Given request:
Summarize the Kafka connector error post below in two sentences.

When sink connector trying to read records from Kafka - I got exception - "Avro schema must be a record." I didn't get why I got this error, cause I don't use any avro format.
The full stack trace:
org.apache.kafka.connect.errors.ConnectException: Exiting WorkerSinkTask due to unrecoverable exception.
at org.apache.kafka.connect.runtime.WorkerSinkTask.deliverMessages(WorkerSinkTask.java:631)
at org.apache.kafka.connect.runtime.WorkerSinkTask.poll(WorkerSinkTask.java:333)
at org.apache.kafka.connect.runtime.WorkerSinkTask.iteration(WorkerSinkTask.java:234)
at org.apache.kafka.connect.runtime.WorkerSinkTask.execute(WorkerSinkTask.java:203)
at org.apache.kafka.connect.runtime.WorkerTask.doRun(WorkerTask.java:188)
at org.apache.kafka.connect.runtime.WorkerTask.run(WorkerTask.java:243)
at java.base/java.util.concurrent.Executors$RunnableAdapter.call(Executors.java:515)
at java.base/java.util.concurrent.FutureTask.run(FutureTask.java:264)
at java.base/java.util.concurrent.ThreadPoolExecutor.runWorker(ThreadPoolExecutor.java:1128)
at java.base/java.util.concurrent.ThreadPoolExecutor$Worker.run(ThreadPoolExecutor.java:628)
at java.base/java.lang.Thread.run(Thread.java:829)
Caused by: java.lang.IllegalArgumentException: Avro schema must be a record.
at org.apache.parquet.avro.AvroSchemaConverter.convert(AvroSchemaConverter.java:124)
at org.apache.parquet.avro.AvroParquetWriter.writeSupport(AvroParquetWriter.java:150)
at org.apache.parquet.avro.AvroParquetWriter.access$200(AvroParquetWriter.java:36)
at org.apache.parquet.avro.AvroParquetWriter$Builder.getWriteSupport(AvroParquetWriter.java:182)
at org.apache.parquet.hadoop.ParquetWriter$Builder.build(ParquetWriter.java:563)
at io.confluent.connect.s3.format.parquet.ParquetRecordWriterProvider$1.write(ParquetRecordWriterProvider.java:102)
at io.confluent.connect.s3.format.S3RetriableRecordWriter.write(S3RetriableRecordWriter.java:46)
at io.confluent.connect.s3.format.KeyValueHeaderRecordWriterProvider$1.write(KeyValueHeaderRecordWriterProvider.java:107)

Supplied information:

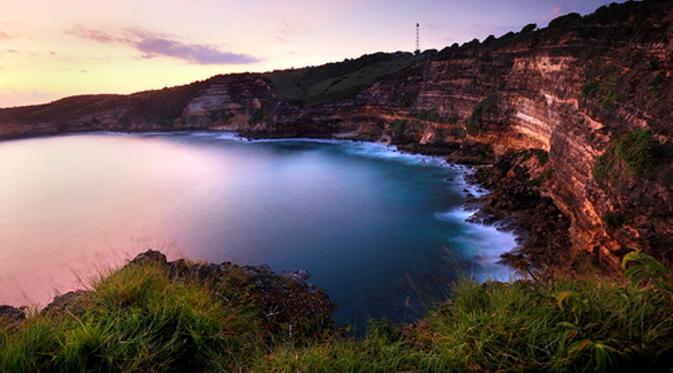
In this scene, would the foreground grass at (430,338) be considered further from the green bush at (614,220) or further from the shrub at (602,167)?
the shrub at (602,167)

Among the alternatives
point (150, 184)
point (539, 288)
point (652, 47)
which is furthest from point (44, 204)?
point (652, 47)

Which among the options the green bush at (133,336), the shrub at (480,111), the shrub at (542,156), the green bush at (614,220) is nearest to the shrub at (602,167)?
the green bush at (614,220)

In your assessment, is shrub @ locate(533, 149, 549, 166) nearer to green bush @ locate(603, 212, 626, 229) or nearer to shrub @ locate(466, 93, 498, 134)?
shrub @ locate(466, 93, 498, 134)

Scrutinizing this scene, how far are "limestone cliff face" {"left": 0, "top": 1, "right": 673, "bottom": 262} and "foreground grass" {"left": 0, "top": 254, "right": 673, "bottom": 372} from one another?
10390 millimetres

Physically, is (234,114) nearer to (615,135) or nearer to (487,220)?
(487,220)

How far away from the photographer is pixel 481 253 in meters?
17.1

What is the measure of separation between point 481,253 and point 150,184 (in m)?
35.5

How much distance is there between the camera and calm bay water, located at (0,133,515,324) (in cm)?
1570

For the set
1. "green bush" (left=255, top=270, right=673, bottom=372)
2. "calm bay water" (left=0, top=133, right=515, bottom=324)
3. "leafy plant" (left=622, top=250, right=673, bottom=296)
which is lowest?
"calm bay water" (left=0, top=133, right=515, bottom=324)

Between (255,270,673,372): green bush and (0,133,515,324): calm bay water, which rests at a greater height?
(255,270,673,372): green bush

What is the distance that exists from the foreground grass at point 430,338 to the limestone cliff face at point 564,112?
10.4m

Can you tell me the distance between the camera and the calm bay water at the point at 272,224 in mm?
15703

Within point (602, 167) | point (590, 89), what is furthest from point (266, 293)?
point (590, 89)

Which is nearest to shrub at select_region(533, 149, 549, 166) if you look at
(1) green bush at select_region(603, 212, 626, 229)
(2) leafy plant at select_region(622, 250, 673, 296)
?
(1) green bush at select_region(603, 212, 626, 229)
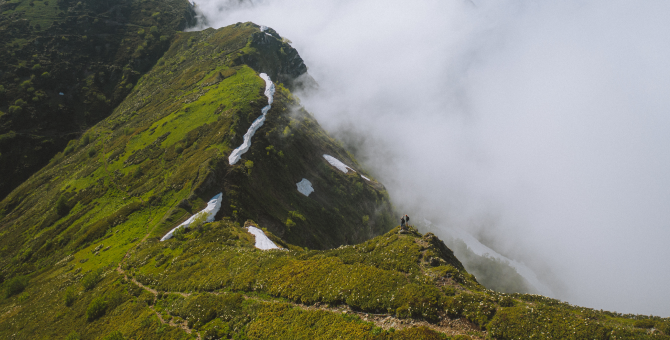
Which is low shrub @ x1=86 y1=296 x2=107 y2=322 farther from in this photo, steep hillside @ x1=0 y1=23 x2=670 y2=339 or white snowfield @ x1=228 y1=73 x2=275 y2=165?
white snowfield @ x1=228 y1=73 x2=275 y2=165

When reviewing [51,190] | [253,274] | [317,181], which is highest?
[317,181]

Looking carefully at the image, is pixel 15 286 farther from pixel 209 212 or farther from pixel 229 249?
pixel 229 249

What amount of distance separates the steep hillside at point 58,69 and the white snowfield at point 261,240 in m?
128

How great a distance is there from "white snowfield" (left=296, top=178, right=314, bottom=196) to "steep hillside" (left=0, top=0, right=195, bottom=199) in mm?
117802

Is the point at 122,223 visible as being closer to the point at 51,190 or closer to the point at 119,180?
the point at 119,180

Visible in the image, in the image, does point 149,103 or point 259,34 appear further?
point 259,34

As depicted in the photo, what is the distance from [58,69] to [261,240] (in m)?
178

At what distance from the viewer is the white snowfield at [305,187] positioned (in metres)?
74.6

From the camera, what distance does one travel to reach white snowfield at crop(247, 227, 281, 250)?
39.9 m

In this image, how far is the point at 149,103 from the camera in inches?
4766

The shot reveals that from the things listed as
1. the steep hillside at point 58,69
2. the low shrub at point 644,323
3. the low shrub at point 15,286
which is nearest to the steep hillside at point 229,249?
the low shrub at point 644,323

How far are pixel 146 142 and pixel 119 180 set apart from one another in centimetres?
1615

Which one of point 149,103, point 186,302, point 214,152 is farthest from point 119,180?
point 149,103

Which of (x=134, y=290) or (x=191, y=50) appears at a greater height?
(x=191, y=50)
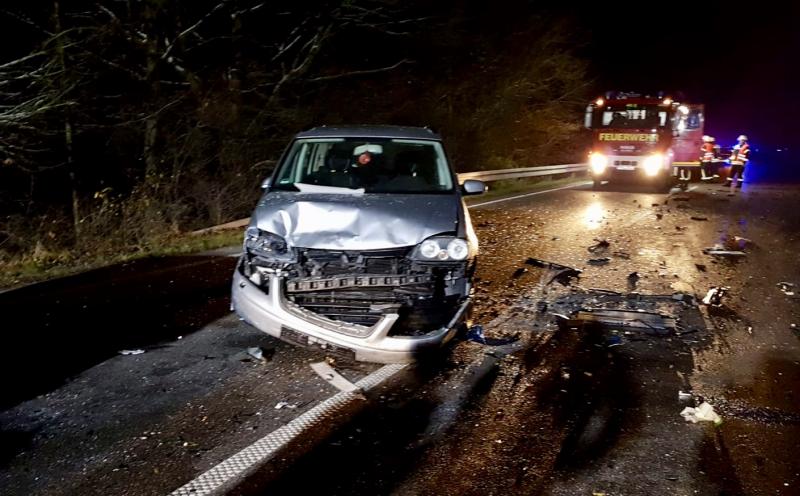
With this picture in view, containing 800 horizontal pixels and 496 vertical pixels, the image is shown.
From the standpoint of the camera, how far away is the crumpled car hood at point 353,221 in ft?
16.2

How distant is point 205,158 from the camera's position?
14266mm

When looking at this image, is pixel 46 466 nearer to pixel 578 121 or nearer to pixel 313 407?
→ pixel 313 407

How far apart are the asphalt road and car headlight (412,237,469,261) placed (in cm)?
89

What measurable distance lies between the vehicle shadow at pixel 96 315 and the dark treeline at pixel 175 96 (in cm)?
220

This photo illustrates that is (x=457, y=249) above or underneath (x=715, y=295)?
above

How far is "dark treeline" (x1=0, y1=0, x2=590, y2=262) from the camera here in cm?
1009

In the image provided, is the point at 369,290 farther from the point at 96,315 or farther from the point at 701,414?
the point at 96,315

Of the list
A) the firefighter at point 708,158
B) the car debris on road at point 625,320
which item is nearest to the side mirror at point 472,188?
the car debris on road at point 625,320

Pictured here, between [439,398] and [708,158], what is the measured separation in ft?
71.2

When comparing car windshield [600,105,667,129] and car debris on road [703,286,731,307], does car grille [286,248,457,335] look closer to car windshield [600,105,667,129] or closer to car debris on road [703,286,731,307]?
car debris on road [703,286,731,307]

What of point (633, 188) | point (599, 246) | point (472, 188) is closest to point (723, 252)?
point (599, 246)

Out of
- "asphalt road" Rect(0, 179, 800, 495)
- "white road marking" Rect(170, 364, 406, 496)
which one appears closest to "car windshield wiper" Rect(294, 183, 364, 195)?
"asphalt road" Rect(0, 179, 800, 495)

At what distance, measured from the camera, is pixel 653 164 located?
18.5 meters

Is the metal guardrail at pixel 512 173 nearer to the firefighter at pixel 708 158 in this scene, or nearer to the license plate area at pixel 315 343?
the firefighter at pixel 708 158
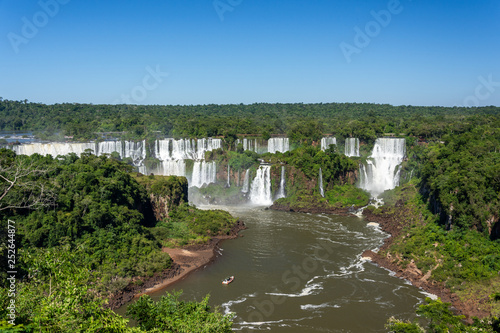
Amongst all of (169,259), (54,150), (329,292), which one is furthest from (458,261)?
(54,150)

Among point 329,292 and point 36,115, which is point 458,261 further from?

Solution for this exercise:
A sink connector reading records from Kafka fails with the exception "Avro schema must be a record," which puzzles the poster because no Avro format is in use. The stack trace shows a ConnectException ending the WorkerSinkTask due to an unrecoverable exception, caused by an IllegalArgumentException raised in AvroSchemaConverter.convert while the S3 connector's Parquet record writer was writing.